1. Field of the Invention
This invention pertains generally to high frequency detection and control, and more particularly to THz modulation with metamaterials.
2. Description of Related Art
Substantial research is being performed on metamaterials used for microwave radiation, and is in part due to the ease of fabrication of sub-wavelength structures at these frequencies. Indeed, negative refractive index media composed of negative permittivity (∈1<0) and negative permeability (μ1<0) metamaterial elements was first demonstrated at microwave frequencies. As a result intense theoretical, computational and experimental studies of exotic phenomena have arisen, such as perfect lensing and cloaking. Recently, researchers have ventured to create functional metamaterials at near-infrared and visible frequencies. Considerably less work has been directed in the THz frequencies, although the design flexibility associated with metamaterials may prove promising from a device perspective in filling the THz gap.
Metamaterials are geometrically scalable, which translates to operability over many decades of frequency. This engineering tunability is in fact a distinguishing and advantageous property of these materials. However, for many applications it is desirable to have real-time tunability.
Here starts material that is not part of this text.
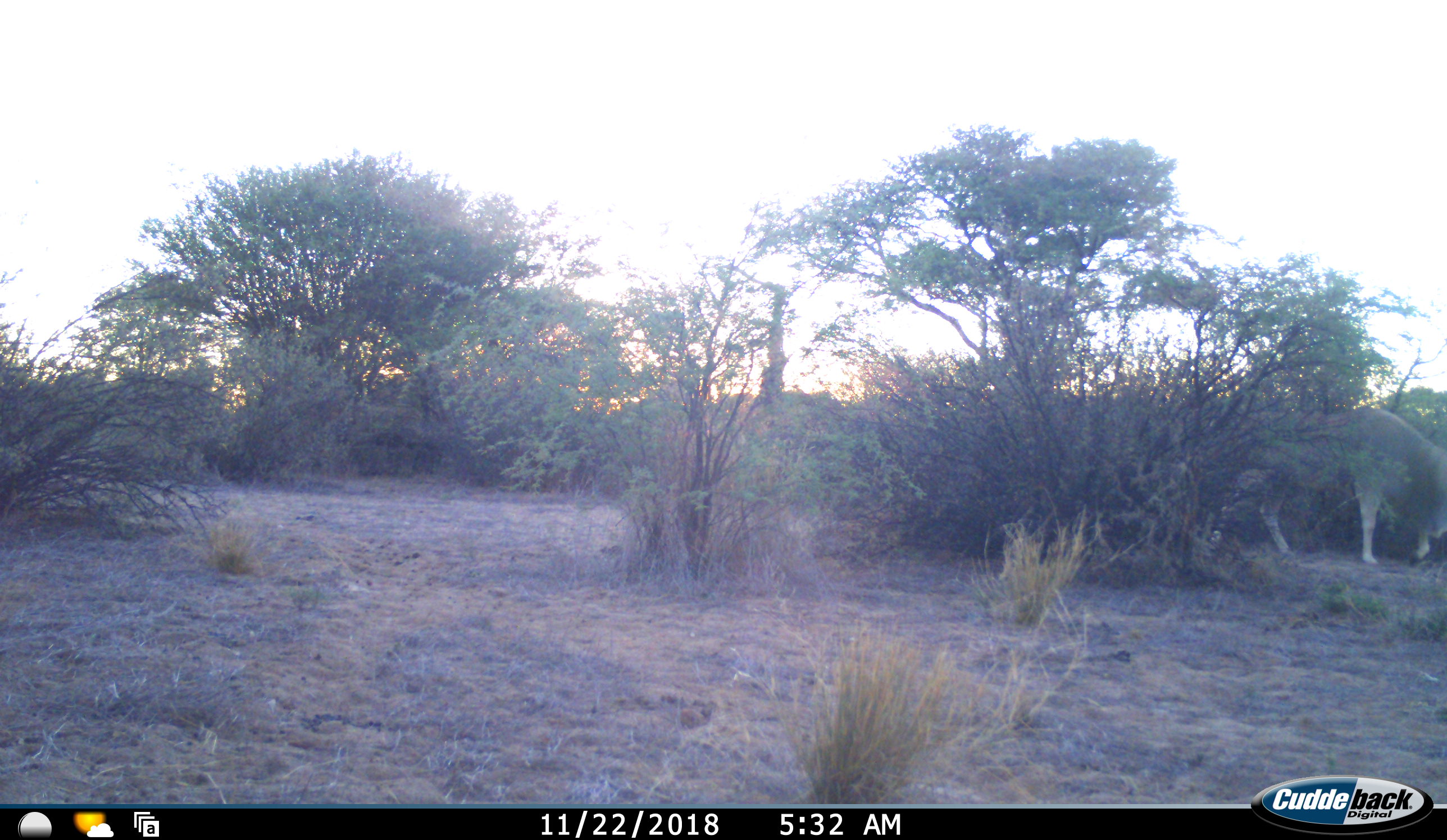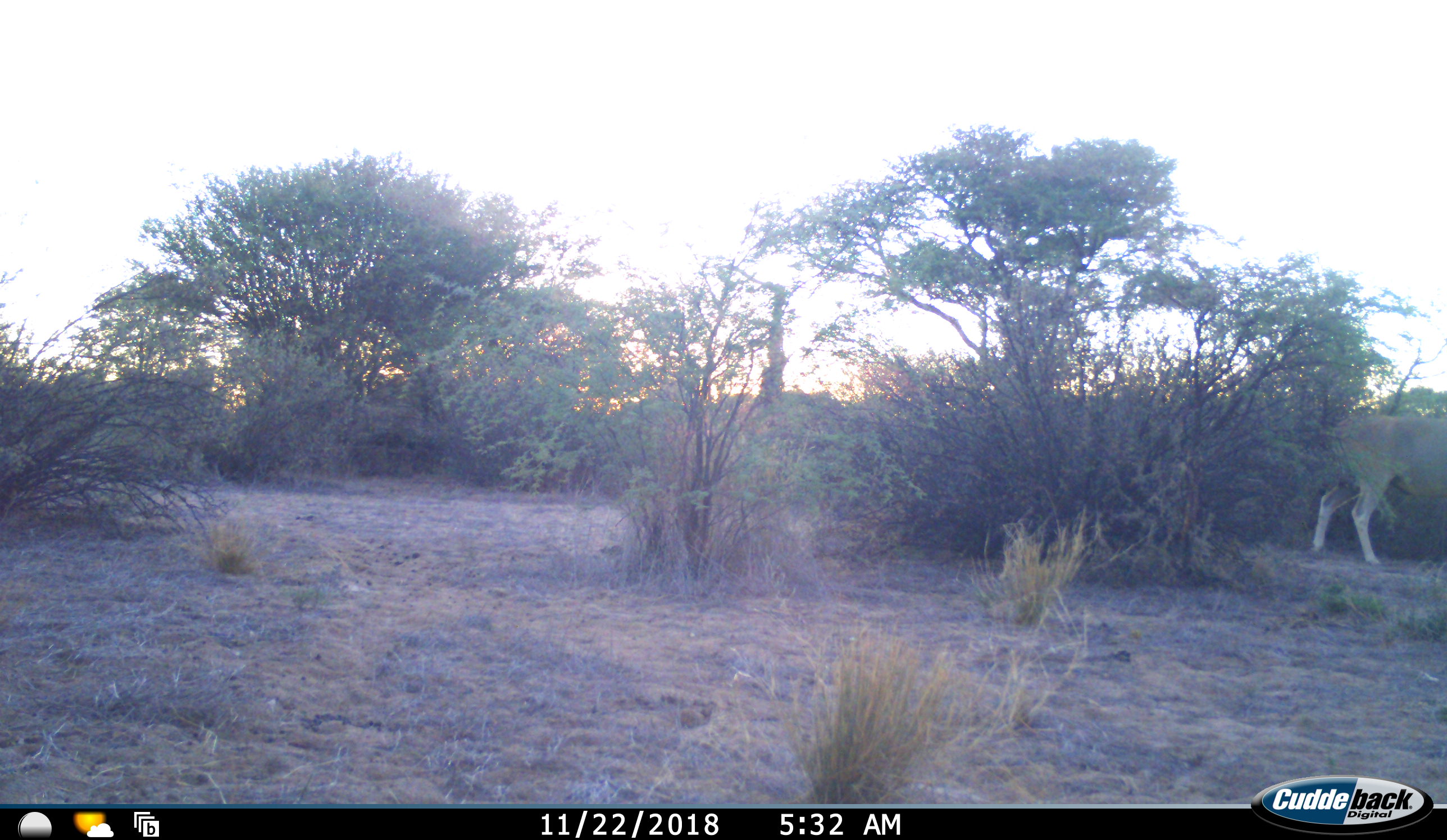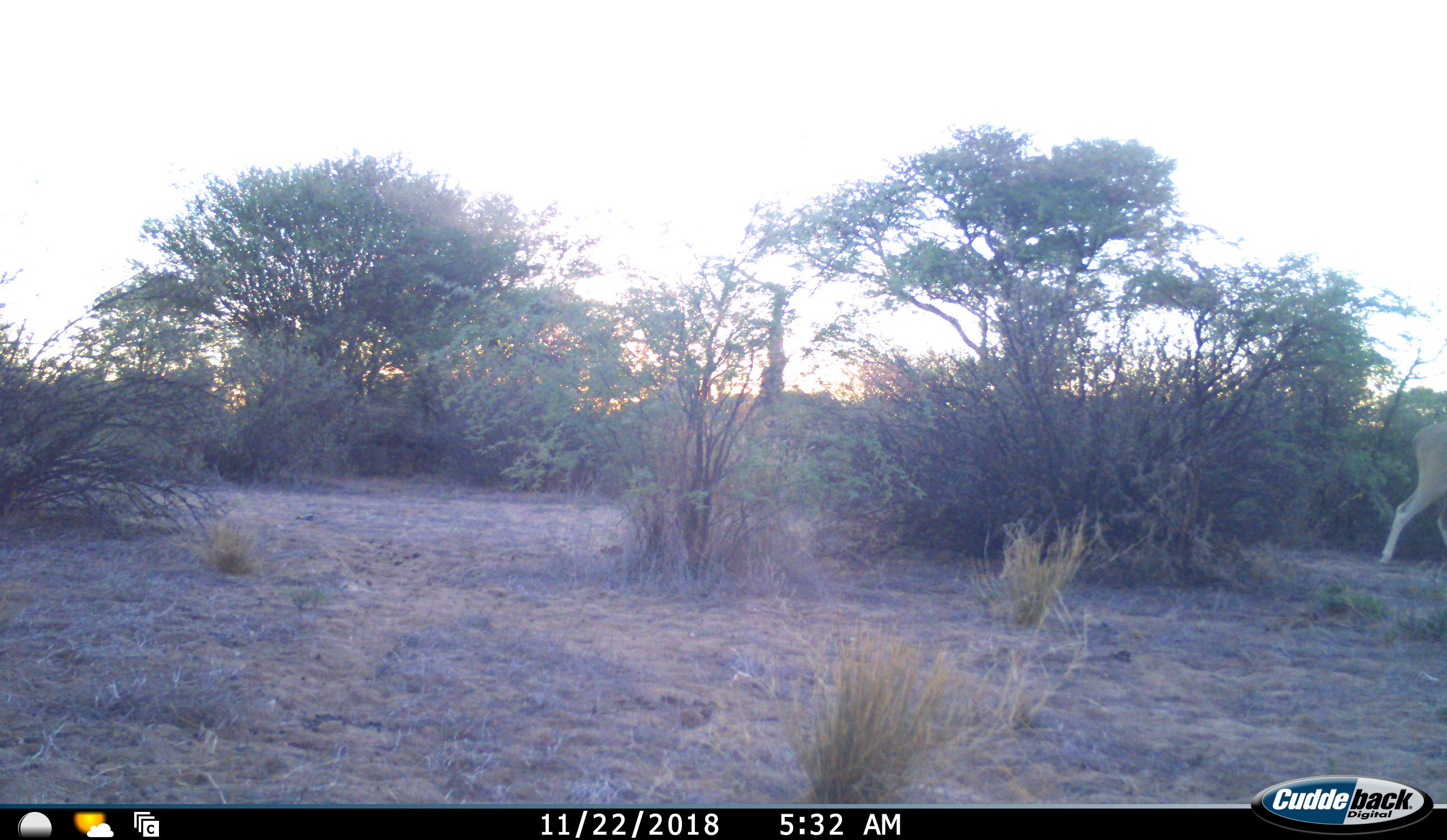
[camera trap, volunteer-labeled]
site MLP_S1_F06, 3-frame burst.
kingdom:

For instance, short-range wireless THz communication or ultrafast THz interconnects require switches and modulators. Current state-of-the-art THz modulators based on semiconducting structures have the desirable property of being broadband, which is of relevance to THz interconnects. However, these semiconducting structures are only capable of a few percent modulation and usually require cryogenic temperatures. Therefore, further improvement in the performance characteristics of these devices is required before practical application can be made of them.
Accordingly a need exists for apparatus and methods of performing switching and modulation at THz frequencies, including amplitude modulation of narrowband devices, for example THz quantum cascade lasers, thus enabling near-term practical applications. These needs and others are met within the present invention, which overcomes the deficiencies of previously developed apparatus and methods of THz generation and control.